### The exercise
Quote precisely the final stretch of the listing: start at the line containing "In the scene pictured, is" and stop after the last line.
--- Begin ---
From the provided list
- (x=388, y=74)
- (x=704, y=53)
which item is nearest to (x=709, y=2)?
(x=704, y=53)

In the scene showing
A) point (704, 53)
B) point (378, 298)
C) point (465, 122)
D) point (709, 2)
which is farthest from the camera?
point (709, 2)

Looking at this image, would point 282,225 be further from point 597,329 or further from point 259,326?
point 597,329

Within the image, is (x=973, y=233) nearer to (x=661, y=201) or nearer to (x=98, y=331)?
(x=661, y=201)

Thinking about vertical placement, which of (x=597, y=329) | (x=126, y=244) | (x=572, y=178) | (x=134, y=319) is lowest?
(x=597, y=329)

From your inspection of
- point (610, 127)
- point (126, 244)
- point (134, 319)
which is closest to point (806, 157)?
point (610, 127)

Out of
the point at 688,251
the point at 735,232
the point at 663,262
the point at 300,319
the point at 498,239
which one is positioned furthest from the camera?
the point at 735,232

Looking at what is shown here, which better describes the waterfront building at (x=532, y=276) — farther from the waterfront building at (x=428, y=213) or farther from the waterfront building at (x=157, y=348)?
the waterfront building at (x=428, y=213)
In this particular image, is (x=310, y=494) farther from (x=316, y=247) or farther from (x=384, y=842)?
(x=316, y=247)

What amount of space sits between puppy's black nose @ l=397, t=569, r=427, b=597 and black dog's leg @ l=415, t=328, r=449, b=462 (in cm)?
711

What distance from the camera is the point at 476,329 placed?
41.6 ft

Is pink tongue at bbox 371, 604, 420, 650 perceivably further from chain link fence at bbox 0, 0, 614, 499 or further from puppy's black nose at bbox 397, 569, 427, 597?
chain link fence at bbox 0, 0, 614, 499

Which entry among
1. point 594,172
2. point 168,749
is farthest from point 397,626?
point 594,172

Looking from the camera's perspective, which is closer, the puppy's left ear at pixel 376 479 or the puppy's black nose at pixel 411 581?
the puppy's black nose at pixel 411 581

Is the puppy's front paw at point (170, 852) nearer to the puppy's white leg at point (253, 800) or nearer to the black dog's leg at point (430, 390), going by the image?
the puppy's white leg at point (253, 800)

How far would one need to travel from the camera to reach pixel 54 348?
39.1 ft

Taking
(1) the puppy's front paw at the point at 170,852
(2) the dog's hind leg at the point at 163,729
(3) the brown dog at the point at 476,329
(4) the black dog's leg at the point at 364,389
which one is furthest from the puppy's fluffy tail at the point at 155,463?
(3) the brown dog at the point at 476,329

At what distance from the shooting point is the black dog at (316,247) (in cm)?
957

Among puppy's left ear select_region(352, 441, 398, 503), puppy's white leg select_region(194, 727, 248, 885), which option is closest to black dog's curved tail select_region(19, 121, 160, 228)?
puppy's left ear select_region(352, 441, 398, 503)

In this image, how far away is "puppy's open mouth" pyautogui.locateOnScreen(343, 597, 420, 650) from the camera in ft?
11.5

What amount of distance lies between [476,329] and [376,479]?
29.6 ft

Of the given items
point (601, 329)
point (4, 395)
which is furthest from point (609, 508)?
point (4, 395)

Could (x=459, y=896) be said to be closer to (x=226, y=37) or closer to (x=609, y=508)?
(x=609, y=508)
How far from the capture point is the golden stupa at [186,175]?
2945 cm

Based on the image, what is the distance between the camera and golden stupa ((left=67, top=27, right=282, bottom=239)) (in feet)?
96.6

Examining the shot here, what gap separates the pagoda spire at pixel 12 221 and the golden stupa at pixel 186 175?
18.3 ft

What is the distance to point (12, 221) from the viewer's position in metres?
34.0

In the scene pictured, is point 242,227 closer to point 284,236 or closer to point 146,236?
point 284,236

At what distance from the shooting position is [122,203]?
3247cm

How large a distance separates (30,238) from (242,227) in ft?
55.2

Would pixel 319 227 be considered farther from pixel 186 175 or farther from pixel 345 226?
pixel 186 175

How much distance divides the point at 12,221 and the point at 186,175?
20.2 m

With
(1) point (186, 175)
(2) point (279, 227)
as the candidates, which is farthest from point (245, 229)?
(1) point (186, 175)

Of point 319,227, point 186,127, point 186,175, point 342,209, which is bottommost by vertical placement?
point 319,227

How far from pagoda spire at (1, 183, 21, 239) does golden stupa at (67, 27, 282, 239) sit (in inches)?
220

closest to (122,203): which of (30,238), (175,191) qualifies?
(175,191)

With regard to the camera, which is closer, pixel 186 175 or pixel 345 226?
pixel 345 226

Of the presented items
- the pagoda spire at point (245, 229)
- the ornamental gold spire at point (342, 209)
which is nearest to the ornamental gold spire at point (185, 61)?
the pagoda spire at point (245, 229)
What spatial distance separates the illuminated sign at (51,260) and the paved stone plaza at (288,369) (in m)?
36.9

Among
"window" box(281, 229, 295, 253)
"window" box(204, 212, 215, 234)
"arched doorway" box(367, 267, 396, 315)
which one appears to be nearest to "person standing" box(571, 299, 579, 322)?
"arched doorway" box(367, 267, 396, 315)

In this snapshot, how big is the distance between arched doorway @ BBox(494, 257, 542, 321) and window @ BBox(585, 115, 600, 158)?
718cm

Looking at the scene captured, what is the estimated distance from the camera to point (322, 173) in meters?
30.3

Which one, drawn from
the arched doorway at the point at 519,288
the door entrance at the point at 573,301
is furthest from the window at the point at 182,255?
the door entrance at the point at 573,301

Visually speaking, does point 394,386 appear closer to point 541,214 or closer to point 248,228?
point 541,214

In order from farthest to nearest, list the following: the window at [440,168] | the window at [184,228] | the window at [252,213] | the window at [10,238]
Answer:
--- End ---
### Answer to the task
In the scene pictured, is point 242,227 closer to point 284,236 or closer to point 146,236?
point 284,236

At what distance from the shooting position is [122,203]?
3247cm

How large a distance separates (30,238) from (242,227) in ft?
55.2

Would pixel 319 227 be considered farther from pixel 186 175 or farther from pixel 345 226?
pixel 186 175

How much distance divides the point at 12,221 and the point at 186,175?
20.2 m

With
(1) point (186, 175)
(2) point (279, 227)
as the candidates, which is farthest from point (245, 229)?
(1) point (186, 175)

Of point 319,227, point 186,127, point 186,175, point 342,209, which is bottommost by vertical placement?
point 319,227

How far from pagoda spire at (1, 183, 21, 239) does golden stupa at (67, 27, 282, 239) sit (in inches)?
220

closest to (122,203): which of (30,238), (175,191) qualifies?
(175,191)

With regard to the camera, which is closer, pixel 186 175 or pixel 345 226?
pixel 345 226

Of the presented items
- the pagoda spire at point (245, 229)
- the ornamental gold spire at point (342, 209)
which is nearest to the ornamental gold spire at point (185, 61)?
the pagoda spire at point (245, 229)
What spatial distance separates the illuminated sign at (51,260) and the paved stone plaza at (288,369) (in m)?
36.9

Among
"window" box(281, 229, 295, 253)
"window" box(204, 212, 215, 234)
"arched doorway" box(367, 267, 396, 315)
which one appears to be nearest to "person standing" box(571, 299, 579, 322)?
"arched doorway" box(367, 267, 396, 315)

In this snapshot, how big is the distance between arched doorway @ BBox(494, 257, 542, 321) and window @ BBox(585, 115, 600, 158)?
718cm

Looking at the scene captured, what is the estimated distance from the camera to point (322, 173) in meters?
30.3

Which one, drawn from
the arched doorway at the point at 519,288
the door entrance at the point at 573,301
is furthest from the window at the point at 182,255?
the door entrance at the point at 573,301

Visually speaking, does point 394,386 appear closer to point 541,214 or closer to point 248,228?
point 541,214

In order from farthest to nearest, list the following: the window at [440,168] | the window at [184,228] | the window at [252,213] | the window at [10,238]
Answer:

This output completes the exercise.